‘Simply put, no one is in charge.’
This Associated Press article comes from reporters who spent two weeks with opposition fighters in northern Syria. It is notable because almost all of the reporting on the conflict in Syria has been through second or third parties, often from a station in neighboring Lebanon or something. The result is actual criticism of the rebel forces, as opposed to uncritical recitation of “activists” claims.
Simply put, no one is in charge.
…Rebel coordination rarely extends beyond neighboring towns and villages and never to the provincial or national level. Many rebels don’t even know the commanders in towns two hours away.
While the regime has been brutal, so have some of the rebels — another cause of concern for the West.
Opposition activists filter most information about the rebels sent outside the country, making it hard to get an accurate picture. But several groups said they had sent captured soldiers “to Cyprus,” which in rebel shorthand means execution. So many poor Syrians have died trying to reach the island that the phrase “send to Cyprus” has become synonymous with “put to death,” usually by gunfire.

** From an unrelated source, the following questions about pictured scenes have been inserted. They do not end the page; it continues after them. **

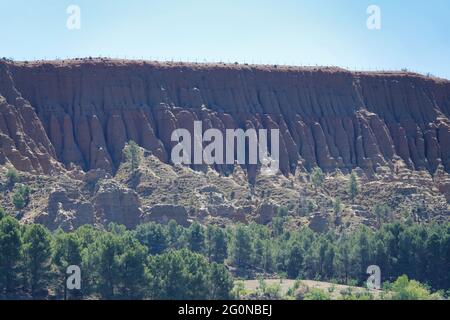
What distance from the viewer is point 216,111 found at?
15250 cm

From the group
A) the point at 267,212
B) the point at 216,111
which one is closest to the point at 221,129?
the point at 216,111

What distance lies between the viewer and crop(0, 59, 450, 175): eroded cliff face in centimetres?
14212

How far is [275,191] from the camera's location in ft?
452

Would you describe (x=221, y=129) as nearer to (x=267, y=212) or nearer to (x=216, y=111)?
(x=216, y=111)

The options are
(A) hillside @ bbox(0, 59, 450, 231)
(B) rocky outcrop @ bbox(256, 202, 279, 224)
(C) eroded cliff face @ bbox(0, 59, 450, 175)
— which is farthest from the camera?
(C) eroded cliff face @ bbox(0, 59, 450, 175)

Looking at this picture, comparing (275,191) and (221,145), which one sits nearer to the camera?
(275,191)

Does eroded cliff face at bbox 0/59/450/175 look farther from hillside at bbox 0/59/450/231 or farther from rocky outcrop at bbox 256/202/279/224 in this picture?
rocky outcrop at bbox 256/202/279/224

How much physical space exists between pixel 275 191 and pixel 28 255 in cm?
4567

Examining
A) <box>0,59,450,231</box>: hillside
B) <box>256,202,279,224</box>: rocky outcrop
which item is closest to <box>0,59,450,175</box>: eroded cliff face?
<box>0,59,450,231</box>: hillside

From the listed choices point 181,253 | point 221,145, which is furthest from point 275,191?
point 181,253

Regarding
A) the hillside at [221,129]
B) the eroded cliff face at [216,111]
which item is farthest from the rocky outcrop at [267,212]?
the eroded cliff face at [216,111]

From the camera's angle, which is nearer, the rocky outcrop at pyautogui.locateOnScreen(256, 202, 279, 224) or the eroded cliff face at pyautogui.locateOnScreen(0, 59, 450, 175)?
the rocky outcrop at pyautogui.locateOnScreen(256, 202, 279, 224)

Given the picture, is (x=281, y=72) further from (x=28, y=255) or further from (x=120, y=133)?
(x=28, y=255)

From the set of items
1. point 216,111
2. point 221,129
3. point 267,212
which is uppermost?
point 216,111
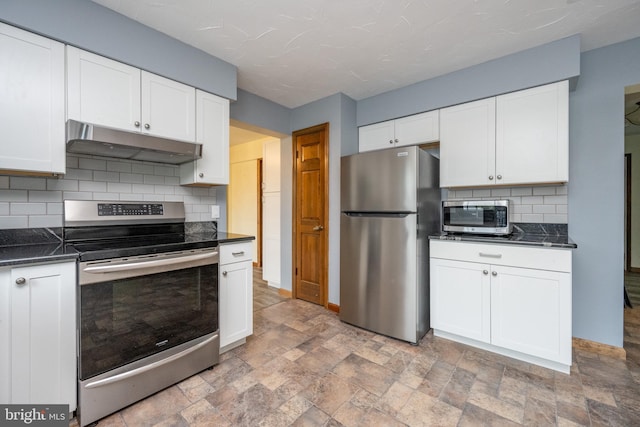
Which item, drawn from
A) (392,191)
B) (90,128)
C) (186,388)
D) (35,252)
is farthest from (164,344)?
(392,191)

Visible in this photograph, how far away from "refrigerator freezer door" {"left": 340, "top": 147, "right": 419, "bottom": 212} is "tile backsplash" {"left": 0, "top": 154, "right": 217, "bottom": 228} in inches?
55.3

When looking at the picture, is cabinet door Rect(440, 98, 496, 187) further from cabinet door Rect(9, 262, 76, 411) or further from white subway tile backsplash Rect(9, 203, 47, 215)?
white subway tile backsplash Rect(9, 203, 47, 215)

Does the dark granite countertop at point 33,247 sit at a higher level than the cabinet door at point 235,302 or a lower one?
higher

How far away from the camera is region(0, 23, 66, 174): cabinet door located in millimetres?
1501

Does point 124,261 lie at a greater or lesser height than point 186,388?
greater

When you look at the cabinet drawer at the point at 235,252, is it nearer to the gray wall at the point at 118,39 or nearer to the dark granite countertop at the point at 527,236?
the gray wall at the point at 118,39

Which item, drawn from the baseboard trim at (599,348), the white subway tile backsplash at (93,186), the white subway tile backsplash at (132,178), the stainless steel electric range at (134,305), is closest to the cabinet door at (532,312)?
the baseboard trim at (599,348)

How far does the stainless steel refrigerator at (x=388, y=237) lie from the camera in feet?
7.86

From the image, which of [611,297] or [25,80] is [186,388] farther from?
[611,297]

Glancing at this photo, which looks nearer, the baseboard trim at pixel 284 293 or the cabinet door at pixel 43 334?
the cabinet door at pixel 43 334

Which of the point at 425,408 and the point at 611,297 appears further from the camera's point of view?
the point at 611,297

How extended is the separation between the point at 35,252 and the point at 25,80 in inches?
38.1

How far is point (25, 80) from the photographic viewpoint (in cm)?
155

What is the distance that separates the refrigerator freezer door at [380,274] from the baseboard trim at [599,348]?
1336 millimetres
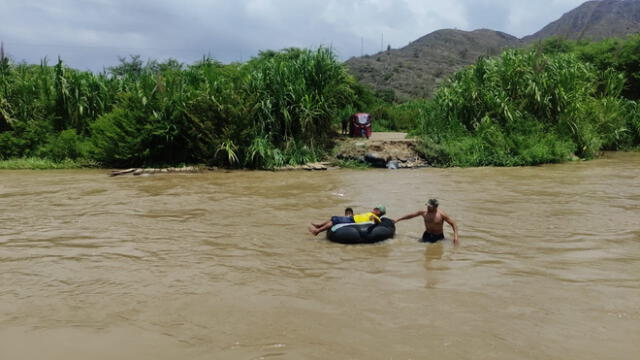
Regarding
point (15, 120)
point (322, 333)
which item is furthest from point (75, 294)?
point (15, 120)

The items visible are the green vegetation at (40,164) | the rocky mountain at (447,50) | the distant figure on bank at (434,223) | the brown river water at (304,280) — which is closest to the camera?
the brown river water at (304,280)

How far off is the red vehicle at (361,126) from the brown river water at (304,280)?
10.1 meters

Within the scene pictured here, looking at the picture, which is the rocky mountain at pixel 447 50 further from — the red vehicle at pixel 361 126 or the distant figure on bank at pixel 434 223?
the distant figure on bank at pixel 434 223

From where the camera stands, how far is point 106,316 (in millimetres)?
5746

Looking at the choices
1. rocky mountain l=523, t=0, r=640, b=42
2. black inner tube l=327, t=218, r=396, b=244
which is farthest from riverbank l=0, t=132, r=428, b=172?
rocky mountain l=523, t=0, r=640, b=42

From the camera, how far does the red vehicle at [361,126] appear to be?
2348 centimetres

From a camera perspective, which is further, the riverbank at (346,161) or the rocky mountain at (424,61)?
the rocky mountain at (424,61)

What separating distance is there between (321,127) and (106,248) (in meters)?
A: 12.7

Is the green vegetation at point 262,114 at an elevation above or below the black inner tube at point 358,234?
above

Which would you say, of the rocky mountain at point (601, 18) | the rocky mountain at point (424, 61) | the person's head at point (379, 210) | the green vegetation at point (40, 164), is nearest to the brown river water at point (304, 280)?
the person's head at point (379, 210)

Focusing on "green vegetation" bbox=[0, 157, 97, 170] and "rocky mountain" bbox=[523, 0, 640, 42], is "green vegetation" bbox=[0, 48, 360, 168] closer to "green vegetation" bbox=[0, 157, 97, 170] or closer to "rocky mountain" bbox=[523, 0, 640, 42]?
"green vegetation" bbox=[0, 157, 97, 170]

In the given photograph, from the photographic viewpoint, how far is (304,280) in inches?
278

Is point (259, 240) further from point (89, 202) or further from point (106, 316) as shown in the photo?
point (89, 202)

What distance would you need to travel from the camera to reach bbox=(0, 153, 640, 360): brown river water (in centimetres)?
511
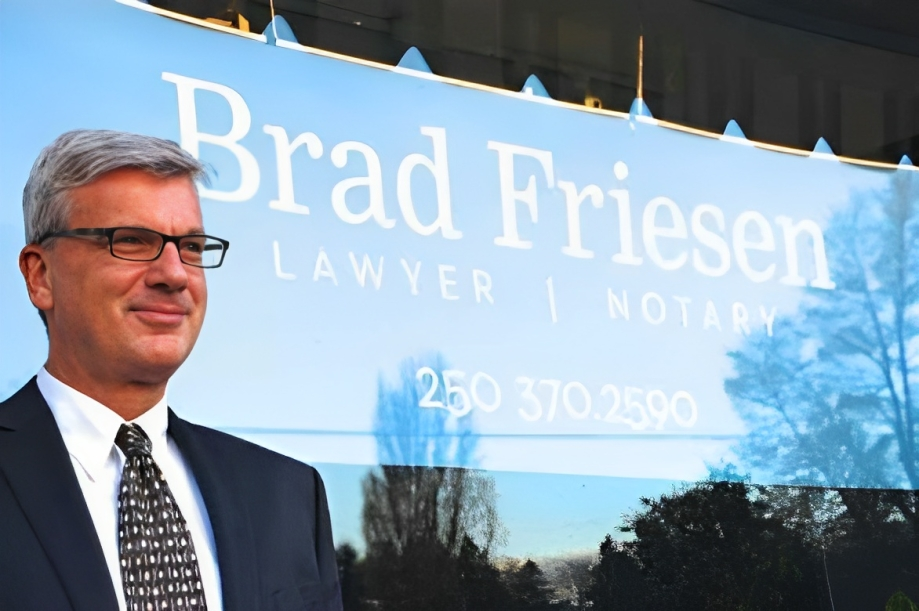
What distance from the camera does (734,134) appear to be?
3977mm

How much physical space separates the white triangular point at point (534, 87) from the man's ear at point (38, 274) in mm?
2032

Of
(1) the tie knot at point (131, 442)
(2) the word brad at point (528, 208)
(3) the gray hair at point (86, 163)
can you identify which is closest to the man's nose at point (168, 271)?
(3) the gray hair at point (86, 163)

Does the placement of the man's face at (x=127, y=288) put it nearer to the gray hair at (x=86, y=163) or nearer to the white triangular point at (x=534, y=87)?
the gray hair at (x=86, y=163)

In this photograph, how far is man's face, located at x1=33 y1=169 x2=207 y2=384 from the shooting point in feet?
5.68

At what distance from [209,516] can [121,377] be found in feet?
0.79

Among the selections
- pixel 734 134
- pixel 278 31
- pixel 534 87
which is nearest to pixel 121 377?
pixel 278 31

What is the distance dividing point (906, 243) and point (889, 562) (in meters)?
1.06

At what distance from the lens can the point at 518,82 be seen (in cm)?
360

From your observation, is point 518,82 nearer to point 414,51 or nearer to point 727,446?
point 414,51

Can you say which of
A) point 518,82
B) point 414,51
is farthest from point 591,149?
point 414,51

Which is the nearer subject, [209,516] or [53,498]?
[53,498]

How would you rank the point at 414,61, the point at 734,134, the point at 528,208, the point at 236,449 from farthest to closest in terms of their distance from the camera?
the point at 734,134 < the point at 528,208 < the point at 414,61 < the point at 236,449

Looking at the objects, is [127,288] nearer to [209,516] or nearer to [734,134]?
[209,516]

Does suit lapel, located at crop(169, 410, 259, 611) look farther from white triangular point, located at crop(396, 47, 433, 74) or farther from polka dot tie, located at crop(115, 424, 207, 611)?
white triangular point, located at crop(396, 47, 433, 74)
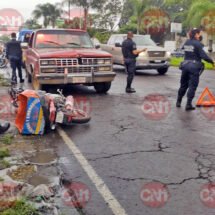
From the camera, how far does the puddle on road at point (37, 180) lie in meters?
4.43

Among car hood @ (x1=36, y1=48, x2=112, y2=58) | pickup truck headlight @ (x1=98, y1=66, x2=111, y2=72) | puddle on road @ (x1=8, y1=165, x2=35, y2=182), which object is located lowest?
puddle on road @ (x1=8, y1=165, x2=35, y2=182)

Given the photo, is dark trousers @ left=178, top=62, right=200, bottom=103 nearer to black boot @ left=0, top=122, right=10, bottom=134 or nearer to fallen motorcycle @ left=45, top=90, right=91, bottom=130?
fallen motorcycle @ left=45, top=90, right=91, bottom=130

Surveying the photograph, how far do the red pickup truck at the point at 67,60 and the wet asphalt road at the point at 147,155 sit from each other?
1056mm

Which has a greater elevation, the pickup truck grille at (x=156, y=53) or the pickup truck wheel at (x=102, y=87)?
the pickup truck grille at (x=156, y=53)

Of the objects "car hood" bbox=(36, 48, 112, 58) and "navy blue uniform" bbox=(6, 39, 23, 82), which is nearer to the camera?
"car hood" bbox=(36, 48, 112, 58)

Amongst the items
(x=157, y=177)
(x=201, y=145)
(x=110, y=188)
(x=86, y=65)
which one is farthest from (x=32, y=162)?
(x=86, y=65)

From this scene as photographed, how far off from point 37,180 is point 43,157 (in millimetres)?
903

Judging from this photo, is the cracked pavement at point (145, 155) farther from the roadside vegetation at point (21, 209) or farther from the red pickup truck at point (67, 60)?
the red pickup truck at point (67, 60)

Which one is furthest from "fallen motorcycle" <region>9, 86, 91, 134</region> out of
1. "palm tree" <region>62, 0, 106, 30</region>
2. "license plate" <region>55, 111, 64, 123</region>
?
"palm tree" <region>62, 0, 106, 30</region>

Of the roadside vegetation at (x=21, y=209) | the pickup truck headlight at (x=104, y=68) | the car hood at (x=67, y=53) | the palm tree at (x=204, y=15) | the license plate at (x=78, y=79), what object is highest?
the palm tree at (x=204, y=15)

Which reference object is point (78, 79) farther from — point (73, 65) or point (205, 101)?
point (205, 101)

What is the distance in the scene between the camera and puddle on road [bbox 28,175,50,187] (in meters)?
4.43

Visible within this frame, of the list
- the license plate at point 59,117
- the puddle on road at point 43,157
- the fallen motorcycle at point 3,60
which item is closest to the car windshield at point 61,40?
the license plate at point 59,117

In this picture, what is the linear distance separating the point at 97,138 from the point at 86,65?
4332 mm
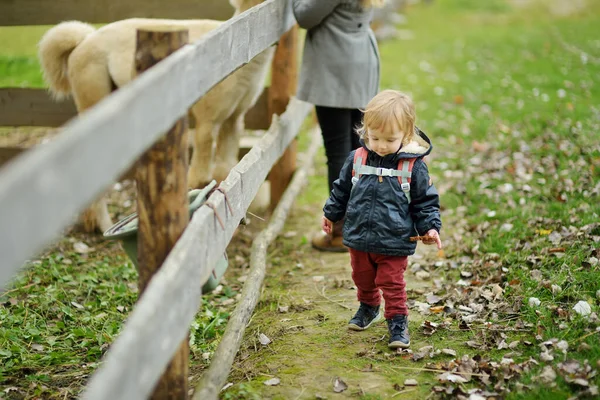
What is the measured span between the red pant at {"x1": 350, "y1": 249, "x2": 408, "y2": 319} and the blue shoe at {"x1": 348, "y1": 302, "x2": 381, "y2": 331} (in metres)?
0.17

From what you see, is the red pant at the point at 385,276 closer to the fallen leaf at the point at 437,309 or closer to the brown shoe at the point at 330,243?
the fallen leaf at the point at 437,309

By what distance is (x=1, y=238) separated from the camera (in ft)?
4.84

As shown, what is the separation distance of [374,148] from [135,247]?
4.65 ft

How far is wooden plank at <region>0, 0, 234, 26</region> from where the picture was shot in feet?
19.7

One group said it had killed two brothers caught collaborating with the regime — one during interrogation, the other by firing squad.
Nothing about this account is new information, but very few mainstream accounts have detailed the deplorably fractured nature of the opposition fighters and the fact that these disparate groups continue to commit brutal crimes. Still, we have the Obama administration openly aiding and coordinating with these militias and the CIA helping to distribute arms and heavy artillery to them across the Turkish border. This is effectively a policy of regime change, a dangerous approach that is exacerbating the conflict. See here, here, and here for more on the potential for this policy to draw disastrous consequences.
Rep. Ron Paul has introduced legislation that criticizes the President for keeping Congress in the dark in his “march toward another war in the Middle East.” Unfortunately, there isn’t a chance it will gain enough congressional support.